=== Supplied records ===
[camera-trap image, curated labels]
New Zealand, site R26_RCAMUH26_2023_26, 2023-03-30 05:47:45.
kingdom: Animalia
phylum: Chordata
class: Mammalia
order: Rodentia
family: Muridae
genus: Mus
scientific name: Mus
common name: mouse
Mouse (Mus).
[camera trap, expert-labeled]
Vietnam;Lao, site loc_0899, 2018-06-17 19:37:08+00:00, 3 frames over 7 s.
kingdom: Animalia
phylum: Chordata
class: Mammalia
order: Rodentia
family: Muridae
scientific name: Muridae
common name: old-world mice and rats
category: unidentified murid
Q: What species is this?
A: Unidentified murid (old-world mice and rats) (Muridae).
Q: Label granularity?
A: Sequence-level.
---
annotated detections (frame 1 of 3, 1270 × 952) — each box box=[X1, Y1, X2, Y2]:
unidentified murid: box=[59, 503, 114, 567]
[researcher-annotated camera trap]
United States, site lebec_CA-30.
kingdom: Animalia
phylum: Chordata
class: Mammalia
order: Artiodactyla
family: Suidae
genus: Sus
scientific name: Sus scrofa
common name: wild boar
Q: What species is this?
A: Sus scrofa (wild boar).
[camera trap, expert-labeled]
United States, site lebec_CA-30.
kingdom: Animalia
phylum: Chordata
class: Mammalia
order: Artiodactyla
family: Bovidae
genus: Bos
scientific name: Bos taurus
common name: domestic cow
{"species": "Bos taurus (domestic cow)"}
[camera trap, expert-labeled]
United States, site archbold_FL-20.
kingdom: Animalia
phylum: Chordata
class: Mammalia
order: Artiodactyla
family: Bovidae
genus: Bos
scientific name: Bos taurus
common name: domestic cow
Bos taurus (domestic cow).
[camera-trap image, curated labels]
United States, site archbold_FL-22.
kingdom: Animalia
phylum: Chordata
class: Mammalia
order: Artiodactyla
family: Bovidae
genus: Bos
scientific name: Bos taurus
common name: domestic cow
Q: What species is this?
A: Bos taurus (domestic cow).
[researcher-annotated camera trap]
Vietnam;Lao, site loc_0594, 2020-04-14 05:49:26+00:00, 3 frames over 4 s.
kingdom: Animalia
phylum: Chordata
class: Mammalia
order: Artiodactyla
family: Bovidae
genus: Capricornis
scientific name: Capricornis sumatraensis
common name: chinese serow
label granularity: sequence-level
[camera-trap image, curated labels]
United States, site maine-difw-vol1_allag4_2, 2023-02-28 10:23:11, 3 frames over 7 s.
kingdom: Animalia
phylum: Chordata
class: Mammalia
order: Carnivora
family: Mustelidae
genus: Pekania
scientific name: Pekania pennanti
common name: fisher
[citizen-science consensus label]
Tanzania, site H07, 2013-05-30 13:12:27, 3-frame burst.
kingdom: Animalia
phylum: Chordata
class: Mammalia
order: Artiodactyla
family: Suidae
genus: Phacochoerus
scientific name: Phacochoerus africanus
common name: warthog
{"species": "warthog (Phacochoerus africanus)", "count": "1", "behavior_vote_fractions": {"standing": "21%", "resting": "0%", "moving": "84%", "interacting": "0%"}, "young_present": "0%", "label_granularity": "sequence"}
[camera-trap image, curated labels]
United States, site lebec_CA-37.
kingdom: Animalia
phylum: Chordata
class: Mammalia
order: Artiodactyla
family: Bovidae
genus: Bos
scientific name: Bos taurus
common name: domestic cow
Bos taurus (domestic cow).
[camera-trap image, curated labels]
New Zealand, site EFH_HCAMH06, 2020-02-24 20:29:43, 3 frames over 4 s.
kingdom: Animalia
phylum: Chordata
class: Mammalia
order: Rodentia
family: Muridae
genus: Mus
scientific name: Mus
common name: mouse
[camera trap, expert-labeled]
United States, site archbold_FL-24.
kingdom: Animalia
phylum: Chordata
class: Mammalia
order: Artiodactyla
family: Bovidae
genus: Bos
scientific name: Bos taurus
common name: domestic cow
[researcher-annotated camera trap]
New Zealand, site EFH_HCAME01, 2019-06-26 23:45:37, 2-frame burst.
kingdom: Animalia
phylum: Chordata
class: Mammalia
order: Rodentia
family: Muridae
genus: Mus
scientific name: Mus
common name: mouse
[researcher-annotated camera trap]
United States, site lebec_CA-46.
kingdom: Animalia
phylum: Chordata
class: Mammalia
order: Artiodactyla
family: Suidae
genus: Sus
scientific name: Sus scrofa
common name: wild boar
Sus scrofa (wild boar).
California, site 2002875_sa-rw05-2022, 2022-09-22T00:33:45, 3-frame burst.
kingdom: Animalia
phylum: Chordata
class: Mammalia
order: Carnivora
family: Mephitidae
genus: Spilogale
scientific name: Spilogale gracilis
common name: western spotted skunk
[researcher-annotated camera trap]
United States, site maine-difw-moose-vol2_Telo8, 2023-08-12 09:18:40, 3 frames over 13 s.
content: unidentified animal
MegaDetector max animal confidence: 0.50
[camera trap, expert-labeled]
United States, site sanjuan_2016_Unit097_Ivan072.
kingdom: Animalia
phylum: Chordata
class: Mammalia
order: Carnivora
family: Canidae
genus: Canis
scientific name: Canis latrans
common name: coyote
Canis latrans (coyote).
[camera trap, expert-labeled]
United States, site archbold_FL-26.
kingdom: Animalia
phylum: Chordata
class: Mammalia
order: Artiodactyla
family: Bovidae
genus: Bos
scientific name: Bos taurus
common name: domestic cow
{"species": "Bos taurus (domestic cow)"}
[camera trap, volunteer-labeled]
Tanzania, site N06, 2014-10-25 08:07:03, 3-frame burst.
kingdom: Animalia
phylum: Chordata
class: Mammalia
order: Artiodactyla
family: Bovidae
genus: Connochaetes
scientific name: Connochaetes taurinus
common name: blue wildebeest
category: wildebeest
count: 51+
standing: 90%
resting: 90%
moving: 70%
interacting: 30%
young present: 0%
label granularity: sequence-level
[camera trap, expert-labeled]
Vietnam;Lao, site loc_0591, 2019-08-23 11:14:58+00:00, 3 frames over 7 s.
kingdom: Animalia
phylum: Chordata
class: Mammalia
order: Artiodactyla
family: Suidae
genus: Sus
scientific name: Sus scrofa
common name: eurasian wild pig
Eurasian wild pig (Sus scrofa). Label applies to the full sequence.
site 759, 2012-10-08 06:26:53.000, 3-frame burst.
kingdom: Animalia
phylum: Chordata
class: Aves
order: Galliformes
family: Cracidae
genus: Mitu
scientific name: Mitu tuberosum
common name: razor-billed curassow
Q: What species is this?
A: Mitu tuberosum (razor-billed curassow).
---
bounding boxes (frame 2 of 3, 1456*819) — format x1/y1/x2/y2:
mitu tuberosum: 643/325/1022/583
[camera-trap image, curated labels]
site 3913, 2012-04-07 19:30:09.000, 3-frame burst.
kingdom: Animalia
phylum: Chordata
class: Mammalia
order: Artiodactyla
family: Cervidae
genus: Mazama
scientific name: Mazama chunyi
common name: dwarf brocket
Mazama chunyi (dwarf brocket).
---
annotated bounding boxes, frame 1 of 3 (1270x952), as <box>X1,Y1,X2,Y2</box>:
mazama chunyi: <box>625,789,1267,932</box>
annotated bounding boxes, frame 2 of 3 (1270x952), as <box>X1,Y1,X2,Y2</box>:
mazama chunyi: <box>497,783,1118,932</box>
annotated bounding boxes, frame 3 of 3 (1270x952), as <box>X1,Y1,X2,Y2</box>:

=== Work task ===
With the line holding "MegaDetector max animal confidence: 0.50" as the first and the line holding "[camera trap, volunteer-labeled]" as the last, set down that range of the entries above exactly, and nothing else.

=== Answer for the task ===
MegaDetector max animal confidence: 0.50
[camera trap, expert-labeled]
United States, site sanjuan_2016_Unit097_Ivan072.
kingdom: Animalia
phylum: Chordata
class: Mammalia
order: Carnivora
family: Canidae
genus: Canis
scientific name: Canis latrans
common name: coyote
Canis latrans (coyote).
[camera trap, expert-labeled]
United States, site archbold_FL-26.
kingdom: Animalia
phylum: Chordata
class: Mammalia
order: Artiodactyla
family: Bovidae
genus: Bos
scientific name: Bos taurus
common name: domestic cow
{"species": "Bos taurus (domestic cow)"}
[camera trap, volunteer-labeled]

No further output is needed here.